Nine out of ten child car seats inspected in Gilbert are installed improperly. To assist parents in keeping their children safe, the Gilbert Fire Department is dedicated to educating the public on the importance of using child passenger safety seats.
The Gilbert Fire Department’s Prevention Division inspects and installs child passenger safety seats by appointment only. For additional information or to make an appointment, please call (480) 503-6300.
For other important child passenger safety tips please visit The Children's Hospital of Philadelphia - Car Seat Safety for Kids website.
The focus of the Juvenile Firesetter Program is to provide a service to juveniles that have been identified to have or have been involved in firesetting behaviors. This program, is available for children and their families, is a proactive approach to stopping youth firesetting in the community. This is accomplished through a multi-level approach focusing on assessment, education, treatment, referral and follow-up through partnerships with the Town of Gilbert, courts and mental health agencies. To make an appointment or referral, please call (480) 635-7701.
Risk Watch is a vital program of the Gilbert Fire Department. Risk Watch is the first comprehensive injury prevention program available for use in schools. Developed by NFPA (National Fire Protection Association) with co-funding from the Lowe's Home Safety Council and in collaboration with a panel of respected safety and injury prevention experts, Risk Watch gives children and their families the skills and knowledge they need to create safer homes and communities.
Risk Watch is a school-based curriculum that links teachers with community safety experts and parents.
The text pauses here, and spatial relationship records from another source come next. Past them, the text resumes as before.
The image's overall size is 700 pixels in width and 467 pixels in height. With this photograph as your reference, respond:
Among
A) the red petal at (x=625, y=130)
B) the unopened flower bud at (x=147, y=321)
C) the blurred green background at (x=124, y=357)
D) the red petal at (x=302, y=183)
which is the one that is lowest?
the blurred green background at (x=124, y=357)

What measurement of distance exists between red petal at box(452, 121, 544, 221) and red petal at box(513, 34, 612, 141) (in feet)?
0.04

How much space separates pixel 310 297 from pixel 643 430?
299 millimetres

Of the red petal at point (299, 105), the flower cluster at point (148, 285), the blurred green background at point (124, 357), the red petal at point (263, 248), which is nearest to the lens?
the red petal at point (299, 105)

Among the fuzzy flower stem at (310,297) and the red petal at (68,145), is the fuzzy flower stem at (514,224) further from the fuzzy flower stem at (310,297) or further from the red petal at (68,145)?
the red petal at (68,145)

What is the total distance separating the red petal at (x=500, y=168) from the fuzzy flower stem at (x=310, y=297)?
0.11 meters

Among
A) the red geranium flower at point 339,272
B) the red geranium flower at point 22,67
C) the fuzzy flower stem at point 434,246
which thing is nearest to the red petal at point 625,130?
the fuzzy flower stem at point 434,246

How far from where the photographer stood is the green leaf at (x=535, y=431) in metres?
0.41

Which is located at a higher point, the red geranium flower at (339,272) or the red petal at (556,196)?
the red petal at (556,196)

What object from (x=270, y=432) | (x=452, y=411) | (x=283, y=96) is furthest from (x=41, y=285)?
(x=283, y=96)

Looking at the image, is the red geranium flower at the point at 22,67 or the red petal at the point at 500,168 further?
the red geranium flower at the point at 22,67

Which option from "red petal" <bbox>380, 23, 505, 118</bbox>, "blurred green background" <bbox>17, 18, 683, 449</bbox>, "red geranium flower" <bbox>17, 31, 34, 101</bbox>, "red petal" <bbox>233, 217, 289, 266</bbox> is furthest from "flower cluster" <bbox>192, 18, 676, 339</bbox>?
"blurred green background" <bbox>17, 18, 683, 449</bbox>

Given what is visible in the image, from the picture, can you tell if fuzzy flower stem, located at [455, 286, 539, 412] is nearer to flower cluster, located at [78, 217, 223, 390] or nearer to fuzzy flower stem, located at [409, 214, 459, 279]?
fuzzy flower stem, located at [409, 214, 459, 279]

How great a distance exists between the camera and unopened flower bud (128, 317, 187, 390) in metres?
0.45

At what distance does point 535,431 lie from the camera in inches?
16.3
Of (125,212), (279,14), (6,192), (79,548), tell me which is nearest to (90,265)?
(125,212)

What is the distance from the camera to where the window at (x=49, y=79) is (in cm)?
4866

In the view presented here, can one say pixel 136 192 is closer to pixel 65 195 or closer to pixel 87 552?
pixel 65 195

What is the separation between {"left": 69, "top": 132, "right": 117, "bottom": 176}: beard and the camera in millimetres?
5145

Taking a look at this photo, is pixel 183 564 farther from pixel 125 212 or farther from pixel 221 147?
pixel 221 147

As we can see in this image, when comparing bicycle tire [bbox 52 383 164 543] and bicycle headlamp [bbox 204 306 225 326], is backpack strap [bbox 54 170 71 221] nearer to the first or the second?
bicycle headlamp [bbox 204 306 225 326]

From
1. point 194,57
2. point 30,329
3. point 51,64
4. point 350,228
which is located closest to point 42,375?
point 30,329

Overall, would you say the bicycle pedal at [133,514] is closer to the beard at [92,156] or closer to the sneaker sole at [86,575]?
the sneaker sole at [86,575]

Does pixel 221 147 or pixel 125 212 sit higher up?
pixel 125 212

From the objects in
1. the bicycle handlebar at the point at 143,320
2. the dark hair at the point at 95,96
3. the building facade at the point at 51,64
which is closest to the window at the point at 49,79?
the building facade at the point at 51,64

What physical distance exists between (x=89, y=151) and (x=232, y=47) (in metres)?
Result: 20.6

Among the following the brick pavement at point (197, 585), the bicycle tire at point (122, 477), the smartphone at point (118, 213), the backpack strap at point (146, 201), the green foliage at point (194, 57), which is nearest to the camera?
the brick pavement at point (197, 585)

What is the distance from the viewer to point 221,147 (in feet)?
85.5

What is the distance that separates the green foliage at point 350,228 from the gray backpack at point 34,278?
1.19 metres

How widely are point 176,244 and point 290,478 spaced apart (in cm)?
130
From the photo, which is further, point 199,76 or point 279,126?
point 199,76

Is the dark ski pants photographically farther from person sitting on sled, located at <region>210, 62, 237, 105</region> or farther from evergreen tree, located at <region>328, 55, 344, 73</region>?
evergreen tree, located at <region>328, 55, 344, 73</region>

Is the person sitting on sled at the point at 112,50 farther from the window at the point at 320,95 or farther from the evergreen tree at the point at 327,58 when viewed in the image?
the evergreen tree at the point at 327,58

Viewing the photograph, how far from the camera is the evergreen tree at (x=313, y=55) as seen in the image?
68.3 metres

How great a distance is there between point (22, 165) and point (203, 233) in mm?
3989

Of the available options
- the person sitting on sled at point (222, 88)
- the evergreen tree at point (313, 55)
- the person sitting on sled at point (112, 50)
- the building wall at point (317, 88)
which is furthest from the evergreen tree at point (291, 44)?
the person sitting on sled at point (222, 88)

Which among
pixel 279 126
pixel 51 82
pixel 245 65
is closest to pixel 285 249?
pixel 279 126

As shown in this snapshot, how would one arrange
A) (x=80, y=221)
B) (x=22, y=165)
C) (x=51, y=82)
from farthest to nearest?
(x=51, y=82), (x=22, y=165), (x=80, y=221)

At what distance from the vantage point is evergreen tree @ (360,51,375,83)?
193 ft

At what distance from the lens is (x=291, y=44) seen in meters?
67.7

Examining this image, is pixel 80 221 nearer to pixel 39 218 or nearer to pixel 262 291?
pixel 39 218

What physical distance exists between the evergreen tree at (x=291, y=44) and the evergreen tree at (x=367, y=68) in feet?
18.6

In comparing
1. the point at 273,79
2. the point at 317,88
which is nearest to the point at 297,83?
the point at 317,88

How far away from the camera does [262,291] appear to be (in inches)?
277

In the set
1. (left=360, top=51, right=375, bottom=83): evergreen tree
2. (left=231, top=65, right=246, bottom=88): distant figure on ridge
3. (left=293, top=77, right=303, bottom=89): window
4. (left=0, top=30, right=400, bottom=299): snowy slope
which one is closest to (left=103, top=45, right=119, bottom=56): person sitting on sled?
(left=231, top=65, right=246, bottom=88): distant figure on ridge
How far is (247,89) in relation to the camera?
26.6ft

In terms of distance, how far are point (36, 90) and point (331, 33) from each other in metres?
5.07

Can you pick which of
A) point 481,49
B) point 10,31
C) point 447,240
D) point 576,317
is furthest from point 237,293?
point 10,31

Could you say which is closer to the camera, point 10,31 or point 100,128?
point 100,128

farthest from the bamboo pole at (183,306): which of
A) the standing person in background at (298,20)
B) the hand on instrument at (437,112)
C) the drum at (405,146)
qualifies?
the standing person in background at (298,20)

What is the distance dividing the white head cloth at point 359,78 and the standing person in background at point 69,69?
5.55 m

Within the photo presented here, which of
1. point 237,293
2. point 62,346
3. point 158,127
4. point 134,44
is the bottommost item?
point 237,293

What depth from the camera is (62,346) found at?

The curriculum is divided into five age-appropriate teaching modules (Pre-K/Kindergarten, Grades 1-2, Grades 3-4, Grades 5-6, and Grades 7-8), each of which addresses the following topics: Fire and Burn Prevention, Motor Vehicle Safety, Water Safety, Falls and Burns Prevention, Choking, Suffocation, and Strangulation Prevention, Poisoning Prevention, and Firearms Injury Prevention. These topic areas represent the greatest risk for unintentional injury for children ages 14 and under.
Through a variety of approaches, children and adults learn about the importance wearing bike/sport helmets while participating in wheeled-sporting activities. Helmets have been shown in studies to reduce the risk of head injury by 85 percent and the risk of brain injury by 90 percent. Nationally, only 15 percent of children bicyclists use bike helmets.
Fitting a Bike Helmet
Position: Put the helmet on your head so it sits evenly between the ears and rests low on your forehead. It should only be about 1-2 finger widths above your eyebrow.
Put foam pads inside the helmet so it feels comfortable but really snug. Before buckling the chin strap, have children shake their head from side to side. If the helmet moves excessively it is too big and won’t protect the child’s head no matter how tight the straps are.
Straps: Tighten the chinstraps as snugly as possible. Adjust the junction of the front and back straps so that the junction is just under the earlobes. You should be able to fit one finger in-between the chin and the chin strap.